• **DATASET EXTRACT**
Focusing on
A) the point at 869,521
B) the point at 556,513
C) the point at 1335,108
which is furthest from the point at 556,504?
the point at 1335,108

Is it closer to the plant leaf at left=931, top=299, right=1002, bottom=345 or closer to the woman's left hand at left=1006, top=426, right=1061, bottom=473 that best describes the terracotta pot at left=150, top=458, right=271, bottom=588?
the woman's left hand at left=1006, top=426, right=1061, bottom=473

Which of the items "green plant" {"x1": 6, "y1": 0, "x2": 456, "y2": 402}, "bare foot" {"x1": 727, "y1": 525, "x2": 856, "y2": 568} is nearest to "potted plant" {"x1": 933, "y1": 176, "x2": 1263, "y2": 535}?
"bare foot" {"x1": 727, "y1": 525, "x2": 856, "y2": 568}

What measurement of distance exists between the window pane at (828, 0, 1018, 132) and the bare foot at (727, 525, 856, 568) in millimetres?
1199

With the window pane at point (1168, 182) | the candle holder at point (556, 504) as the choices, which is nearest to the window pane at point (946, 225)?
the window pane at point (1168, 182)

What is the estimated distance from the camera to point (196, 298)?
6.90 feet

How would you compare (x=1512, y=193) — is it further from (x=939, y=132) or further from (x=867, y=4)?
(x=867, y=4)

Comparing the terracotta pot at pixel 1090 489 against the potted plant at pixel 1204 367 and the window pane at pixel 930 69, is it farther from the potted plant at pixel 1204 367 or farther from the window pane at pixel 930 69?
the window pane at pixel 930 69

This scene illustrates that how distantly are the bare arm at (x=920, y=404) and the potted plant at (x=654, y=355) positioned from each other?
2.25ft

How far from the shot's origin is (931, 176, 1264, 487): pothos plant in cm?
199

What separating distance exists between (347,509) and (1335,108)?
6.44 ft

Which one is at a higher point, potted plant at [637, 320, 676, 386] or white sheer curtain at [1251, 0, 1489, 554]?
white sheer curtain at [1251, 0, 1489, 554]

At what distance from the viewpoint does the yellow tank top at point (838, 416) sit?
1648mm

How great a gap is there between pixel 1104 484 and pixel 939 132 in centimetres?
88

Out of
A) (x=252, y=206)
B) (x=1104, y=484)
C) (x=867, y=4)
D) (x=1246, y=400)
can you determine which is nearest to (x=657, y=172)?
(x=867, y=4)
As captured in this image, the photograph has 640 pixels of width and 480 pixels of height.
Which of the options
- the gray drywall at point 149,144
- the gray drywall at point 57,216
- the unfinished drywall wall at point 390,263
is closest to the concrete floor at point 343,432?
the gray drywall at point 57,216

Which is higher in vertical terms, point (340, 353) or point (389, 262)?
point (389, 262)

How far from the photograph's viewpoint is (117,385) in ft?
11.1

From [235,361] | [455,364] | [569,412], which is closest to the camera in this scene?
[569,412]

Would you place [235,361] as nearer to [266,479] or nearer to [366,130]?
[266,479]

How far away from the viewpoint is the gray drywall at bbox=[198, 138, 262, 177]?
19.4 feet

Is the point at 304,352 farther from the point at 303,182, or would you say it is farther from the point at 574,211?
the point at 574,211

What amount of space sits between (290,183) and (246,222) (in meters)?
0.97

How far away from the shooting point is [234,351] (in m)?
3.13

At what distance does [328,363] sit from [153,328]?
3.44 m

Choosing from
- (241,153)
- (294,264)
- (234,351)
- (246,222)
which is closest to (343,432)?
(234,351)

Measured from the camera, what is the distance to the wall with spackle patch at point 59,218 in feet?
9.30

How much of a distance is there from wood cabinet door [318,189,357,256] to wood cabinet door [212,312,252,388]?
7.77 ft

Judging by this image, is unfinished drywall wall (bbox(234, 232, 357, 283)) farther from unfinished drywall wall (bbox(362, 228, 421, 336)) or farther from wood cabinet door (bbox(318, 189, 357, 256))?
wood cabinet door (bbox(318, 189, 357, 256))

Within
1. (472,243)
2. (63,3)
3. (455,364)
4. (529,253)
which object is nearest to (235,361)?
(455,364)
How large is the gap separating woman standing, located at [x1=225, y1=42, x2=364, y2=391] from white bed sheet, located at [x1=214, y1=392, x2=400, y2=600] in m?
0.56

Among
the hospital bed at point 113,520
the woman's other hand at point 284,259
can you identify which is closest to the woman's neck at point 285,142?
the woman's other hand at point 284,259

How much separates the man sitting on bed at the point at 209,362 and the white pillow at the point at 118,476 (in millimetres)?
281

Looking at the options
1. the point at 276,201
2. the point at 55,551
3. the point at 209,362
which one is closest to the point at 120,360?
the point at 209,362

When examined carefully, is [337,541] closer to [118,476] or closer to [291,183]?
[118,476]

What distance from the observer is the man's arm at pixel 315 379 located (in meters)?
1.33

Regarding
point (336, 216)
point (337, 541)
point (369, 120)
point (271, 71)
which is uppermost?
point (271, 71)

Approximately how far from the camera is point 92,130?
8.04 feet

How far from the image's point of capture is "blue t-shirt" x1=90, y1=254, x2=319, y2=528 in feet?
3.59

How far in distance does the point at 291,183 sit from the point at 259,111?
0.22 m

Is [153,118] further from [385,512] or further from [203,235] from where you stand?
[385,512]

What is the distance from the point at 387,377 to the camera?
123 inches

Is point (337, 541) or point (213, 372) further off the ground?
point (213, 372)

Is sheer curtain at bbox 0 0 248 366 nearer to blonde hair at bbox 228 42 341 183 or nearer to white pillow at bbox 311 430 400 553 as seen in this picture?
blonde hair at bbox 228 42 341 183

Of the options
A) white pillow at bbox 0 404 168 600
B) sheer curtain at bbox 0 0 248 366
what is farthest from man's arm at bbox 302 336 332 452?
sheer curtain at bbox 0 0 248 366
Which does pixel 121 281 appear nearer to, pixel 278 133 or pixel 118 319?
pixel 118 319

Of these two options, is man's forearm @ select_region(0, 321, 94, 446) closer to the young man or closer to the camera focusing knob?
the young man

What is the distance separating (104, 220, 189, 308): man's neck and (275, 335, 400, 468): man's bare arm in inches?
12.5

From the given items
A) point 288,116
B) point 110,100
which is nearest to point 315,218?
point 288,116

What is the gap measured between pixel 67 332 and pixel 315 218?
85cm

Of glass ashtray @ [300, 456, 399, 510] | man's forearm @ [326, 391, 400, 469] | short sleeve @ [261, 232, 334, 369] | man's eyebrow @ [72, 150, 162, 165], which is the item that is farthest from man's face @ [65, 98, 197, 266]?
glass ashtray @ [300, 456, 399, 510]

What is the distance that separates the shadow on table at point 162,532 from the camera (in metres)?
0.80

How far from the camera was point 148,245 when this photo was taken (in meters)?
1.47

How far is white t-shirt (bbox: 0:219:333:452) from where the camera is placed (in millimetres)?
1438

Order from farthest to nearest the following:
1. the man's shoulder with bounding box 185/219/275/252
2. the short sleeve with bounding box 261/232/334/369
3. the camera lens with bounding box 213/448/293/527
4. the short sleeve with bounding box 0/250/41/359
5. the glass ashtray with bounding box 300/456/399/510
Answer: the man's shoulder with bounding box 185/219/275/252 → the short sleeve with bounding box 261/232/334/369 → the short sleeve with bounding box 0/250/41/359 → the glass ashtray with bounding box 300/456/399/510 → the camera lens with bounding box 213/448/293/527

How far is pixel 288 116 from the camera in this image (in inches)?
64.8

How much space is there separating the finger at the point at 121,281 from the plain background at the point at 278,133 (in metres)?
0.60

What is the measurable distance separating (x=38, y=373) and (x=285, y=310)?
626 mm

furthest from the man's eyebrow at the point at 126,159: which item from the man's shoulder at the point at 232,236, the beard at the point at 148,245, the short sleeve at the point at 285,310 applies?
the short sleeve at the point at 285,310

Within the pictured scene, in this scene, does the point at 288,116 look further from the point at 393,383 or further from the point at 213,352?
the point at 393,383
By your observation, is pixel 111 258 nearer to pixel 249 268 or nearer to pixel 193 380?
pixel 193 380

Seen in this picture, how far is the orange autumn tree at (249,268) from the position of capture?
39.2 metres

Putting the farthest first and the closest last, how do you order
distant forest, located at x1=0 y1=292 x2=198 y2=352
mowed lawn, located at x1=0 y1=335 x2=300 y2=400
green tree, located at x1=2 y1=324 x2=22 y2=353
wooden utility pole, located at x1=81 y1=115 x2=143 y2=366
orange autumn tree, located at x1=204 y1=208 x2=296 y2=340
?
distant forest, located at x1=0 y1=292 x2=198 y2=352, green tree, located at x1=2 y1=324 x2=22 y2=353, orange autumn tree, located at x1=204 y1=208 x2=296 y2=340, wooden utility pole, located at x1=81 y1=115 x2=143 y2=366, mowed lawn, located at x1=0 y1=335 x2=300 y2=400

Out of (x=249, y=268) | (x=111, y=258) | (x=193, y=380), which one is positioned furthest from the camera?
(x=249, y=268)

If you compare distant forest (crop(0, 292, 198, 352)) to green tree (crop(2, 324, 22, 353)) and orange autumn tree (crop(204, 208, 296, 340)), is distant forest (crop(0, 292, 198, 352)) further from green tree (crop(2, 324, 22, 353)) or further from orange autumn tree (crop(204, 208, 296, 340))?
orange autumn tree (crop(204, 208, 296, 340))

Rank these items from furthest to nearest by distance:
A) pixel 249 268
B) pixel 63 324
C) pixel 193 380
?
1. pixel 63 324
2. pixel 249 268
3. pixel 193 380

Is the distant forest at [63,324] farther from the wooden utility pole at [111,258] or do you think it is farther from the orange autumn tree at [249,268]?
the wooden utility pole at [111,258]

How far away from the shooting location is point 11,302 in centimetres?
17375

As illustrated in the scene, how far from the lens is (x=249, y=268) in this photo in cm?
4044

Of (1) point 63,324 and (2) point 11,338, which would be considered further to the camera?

• **WHAT THE TASK ASKS**
From the line with "If you compare" to the last line of the material, give every line again exactly, and only those lines.

• **WRITTEN RESPONSE**
If you compare distant forest (crop(0, 292, 198, 352)) to green tree (crop(2, 324, 22, 353)) and orange autumn tree (crop(204, 208, 296, 340)), is distant forest (crop(0, 292, 198, 352)) further from green tree (crop(2, 324, 22, 353)) or further from orange autumn tree (crop(204, 208, 296, 340))?
orange autumn tree (crop(204, 208, 296, 340))

Rank these items from furthest to nearest by distance:
A) pixel 249 268
B) pixel 63 324
C) pixel 193 380
?
1. pixel 63 324
2. pixel 249 268
3. pixel 193 380

Is the distant forest at [63,324] farther from the wooden utility pole at [111,258] or do you think it is farther from the orange autumn tree at [249,268]?
the wooden utility pole at [111,258]

How far away from the shooting location is point 11,302 in centimetres?
17375

As illustrated in the scene, how far from the lens is (x=249, y=268) in this photo in cm?
4044

Of (1) point 63,324 and (2) point 11,338, which would be considered further to the camera?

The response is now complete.